Carter invested \( \$ 16,000 \) in an account paying an interest rate of \( 5.6 \% \) compounded monthly. Assuming no deposits or withdrawals are made, how long would it take, to the nearest year, for the value of the account to reach \( \$ 29,600 \) ?
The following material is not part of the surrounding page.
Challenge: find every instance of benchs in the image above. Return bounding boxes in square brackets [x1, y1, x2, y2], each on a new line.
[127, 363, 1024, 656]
To determine how long it takes for Carter's investment of \( \$ 16,000 \) to grow to \( \$ 29,600 \) with an interest rate of \( 5.6\% \) compounded monthly, we can use the formula for compound interest: \[ A = P \left(1 + \frac{r}{n}\right)^{nt} \] where: - \( A \) is the amount of money accumulated after n years, including interest. - \( P \) is the principal amount (the initial amount of money). - \( r \) is the annual interest rate (decimal). - \( n \) is the number of times that interest is compounded per year. - \( t \) is the time in years. In this case: - \( A = 29,600 \) - \( P = 16,000 \) - \( r = 0.056 \) - \( n = 12 \) (since the interest is compounded monthly) Plugging in these values, we get: \[ 29,600 = 16,000 \left(1 + \frac{0.056}{12}\right)^{12t} \] First, divide both sides by \( 16,000 \): \[ 1.85 = \left(1 + \frac{0.056}{12}\right)^{12t} \] Calculating \( 1 + \frac{0.056}{12} \): \[ 1 + \frac{0.056}{12} \approx 1 + 0.00466667 \approx 1.00466667 \] Now we have: \[ 1.85 = (1.00466667)^{12t} \] To solve for \( t \), we take the natural logarithm of both sides: \[ \ln(1.85) = 12t \cdot \ln(1.00466667) \] Now we can isolate \( t \): \[ t = \frac{\ln(1.85)}{12 \cdot \ln(1.00466667)} \] Calculating the logarithms: 1. \( \ln(1.85) \approx 0.620576 \) 2. \( \ln(1.00466667) \approx 0.004654 \) So, \[ t = \frac{0.620576}{12 \cdot 0.004654} \approx \frac{0.620576}{0.055848} \approx 11.09 \] Rounding to the nearest year, it would take approximately \( 11 \) years for the account to reach \( \$29,600 \).